--- BEGIN TEXT BLOCK ---
Search and rescue dog training begins at eight weeks and full certification takes about two years and there are different certifications for each discipline. The hardest test consists of 120 acres—the handler and their dog are tasked with finding three lost people in four hours. After being certified, the dogs need consistent practice—about twice a week—to hone skills and build those foundational elements. They’ll recertify every two years and retire at around 10 years old.

“These are our personal dogs and the traits that makes then good SAR dogs make them kind of terrible pets, to be honest,” said Alyssa Hitchcock. Hitchcock is training her first dog, a black lab named Yodel, and has been with Western Montana Search Dogs for about four years. “They’re super driven, they are very confident and very bullheaded in getting what they want.”

To aid with their practice days, Western Montana Search Dogs calls for volunteers to be “lost.” In addition to myself, our other volunteer today was Julie Kunen, who saw the posting on a Bozeman community forum. She tells me she responded because she “loves dogs,” while lovingly petting Ringo and Jake, two bloodhounds who belong to Russell Lubner, who has been with SAR since 1994.

Chipper, a German shepherd, stands at the ready with his handler, Chris Dover before a search. PHOTO BY MIRA BRODY

“It’s super important that we get new people out to volunteer to hide just because, if you can imagine, if we hide for each other all the time, the dogs get used to finding the other handlers,” Hitchcock said.

To get “lost,” Kunen hikes off trail through the woods in the same way a disoriented person might. She marks both her start and end point on a GPS so that the handlers can track how accurate they were after the find. Back at the start, Chipper sniffs a gauze pad Kunen had hiked with to get a whiff of her scent before starting on the hunt. He places his nose on the ground (called “tracking”), and moves into the woods to find Kunen.
--- END TEXT BLOCK ---
--- BEGIN DATA PROVIDED ---
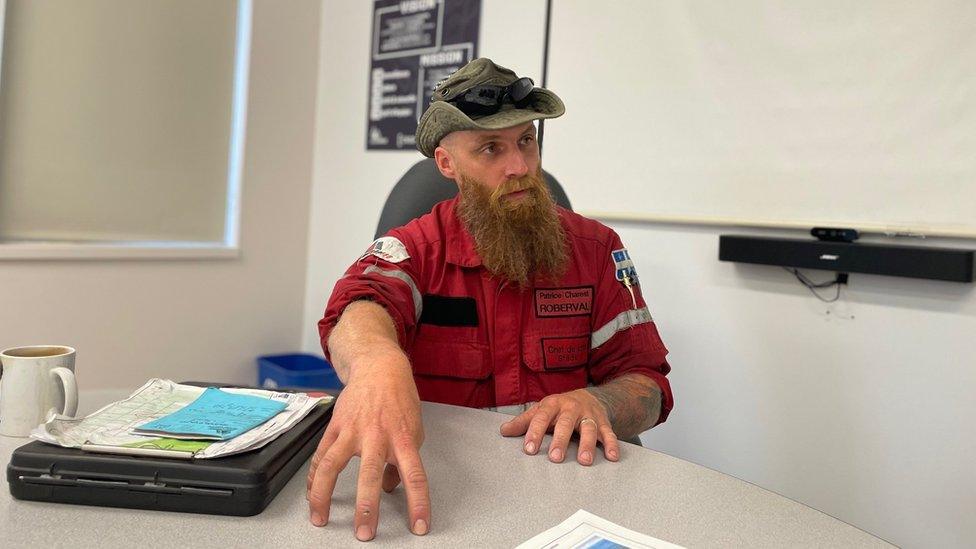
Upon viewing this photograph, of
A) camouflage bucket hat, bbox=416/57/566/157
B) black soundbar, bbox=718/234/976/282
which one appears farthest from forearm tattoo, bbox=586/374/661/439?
black soundbar, bbox=718/234/976/282

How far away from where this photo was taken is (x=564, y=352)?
56.7 inches

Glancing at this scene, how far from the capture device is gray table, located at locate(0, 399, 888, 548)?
0.68 metres

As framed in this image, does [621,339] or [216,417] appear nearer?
[216,417]

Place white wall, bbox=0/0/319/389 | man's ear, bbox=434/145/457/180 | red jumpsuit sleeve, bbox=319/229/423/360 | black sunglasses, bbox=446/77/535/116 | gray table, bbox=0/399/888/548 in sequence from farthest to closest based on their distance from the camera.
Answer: white wall, bbox=0/0/319/389 < man's ear, bbox=434/145/457/180 < black sunglasses, bbox=446/77/535/116 < red jumpsuit sleeve, bbox=319/229/423/360 < gray table, bbox=0/399/888/548

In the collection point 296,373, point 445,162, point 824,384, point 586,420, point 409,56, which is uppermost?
point 409,56

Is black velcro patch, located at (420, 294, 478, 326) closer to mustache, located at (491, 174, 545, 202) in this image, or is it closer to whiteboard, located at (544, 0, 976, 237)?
mustache, located at (491, 174, 545, 202)

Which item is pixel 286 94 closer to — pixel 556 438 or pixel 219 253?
pixel 219 253

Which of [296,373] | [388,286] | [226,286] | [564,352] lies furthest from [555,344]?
[226,286]

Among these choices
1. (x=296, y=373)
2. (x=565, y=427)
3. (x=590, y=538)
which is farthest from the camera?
(x=296, y=373)

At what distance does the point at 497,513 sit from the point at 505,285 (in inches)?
28.1

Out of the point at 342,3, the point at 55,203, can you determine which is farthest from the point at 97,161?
the point at 342,3

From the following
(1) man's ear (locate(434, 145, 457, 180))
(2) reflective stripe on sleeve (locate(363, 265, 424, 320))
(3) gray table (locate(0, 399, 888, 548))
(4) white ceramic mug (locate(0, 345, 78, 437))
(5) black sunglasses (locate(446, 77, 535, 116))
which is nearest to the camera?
(3) gray table (locate(0, 399, 888, 548))

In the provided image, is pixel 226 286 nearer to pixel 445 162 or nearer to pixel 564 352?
pixel 445 162

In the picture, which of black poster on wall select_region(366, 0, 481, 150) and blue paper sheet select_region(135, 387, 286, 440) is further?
black poster on wall select_region(366, 0, 481, 150)
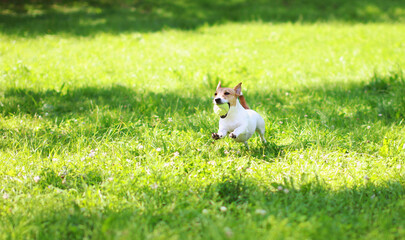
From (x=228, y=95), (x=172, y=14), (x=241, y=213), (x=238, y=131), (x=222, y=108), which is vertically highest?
(x=172, y=14)

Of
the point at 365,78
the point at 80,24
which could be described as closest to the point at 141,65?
A: the point at 365,78

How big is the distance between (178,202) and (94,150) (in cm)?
135

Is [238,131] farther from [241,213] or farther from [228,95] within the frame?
[241,213]

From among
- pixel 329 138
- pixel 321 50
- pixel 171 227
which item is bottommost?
pixel 171 227

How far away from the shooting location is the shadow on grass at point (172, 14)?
1059 centimetres

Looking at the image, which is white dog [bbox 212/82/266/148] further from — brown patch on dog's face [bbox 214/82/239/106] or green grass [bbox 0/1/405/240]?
green grass [bbox 0/1/405/240]

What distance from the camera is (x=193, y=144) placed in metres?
3.48

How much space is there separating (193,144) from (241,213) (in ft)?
4.06

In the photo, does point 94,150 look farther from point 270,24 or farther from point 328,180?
point 270,24

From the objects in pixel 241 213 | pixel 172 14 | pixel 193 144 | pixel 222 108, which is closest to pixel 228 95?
pixel 222 108

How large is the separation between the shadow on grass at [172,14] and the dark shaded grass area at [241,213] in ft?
27.8

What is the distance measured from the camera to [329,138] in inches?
141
--- END DATA PROVIDED ---
- **ACTIONS TO TAKE**
(A) Retype the passage on search and rescue dog training from "Search and rescue" to "10 years old.".
(B) Echo the lines of the entries from the line with "How far away from the" through the last line of the entries, including both ends.

- **TASK ANSWERS**
(A)
Search and rescue dog training begins at eight weeks and full certification takes about two years and there are different certifications for each discipline. The hardest test consists of 120 acres—the handler and their dog are tasked with finding three lost people in four hours. After being certified, the dogs need consistent practice—about twice a week—to hone skills and build those foundational elements. They’ll recertify every two years and retire at around 10 years old.

(B)
How far away from the shooting location is the shadow on grass at point (172, 14)?
1059 centimetres

Looking at the image, which is white dog [bbox 212/82/266/148] further from — brown patch on dog's face [bbox 214/82/239/106] or green grass [bbox 0/1/405/240]?
green grass [bbox 0/1/405/240]

What distance from the camera is (x=193, y=144) placed in metres?
3.48

How much space is there separating (193,144) from (241,213) (in ft)?
4.06

In the photo, does point 94,150 look farther from point 270,24 or farther from point 328,180?
point 270,24

From the objects in pixel 241 213 | pixel 172 14 | pixel 193 144 | pixel 222 108, which is closest to pixel 228 95?
pixel 222 108

How large is the separation between the shadow on grass at [172,14] and the dark shaded grass area at [241,213] in ft?
27.8

What is the distance measured from the camera to [329,138] in inches?
141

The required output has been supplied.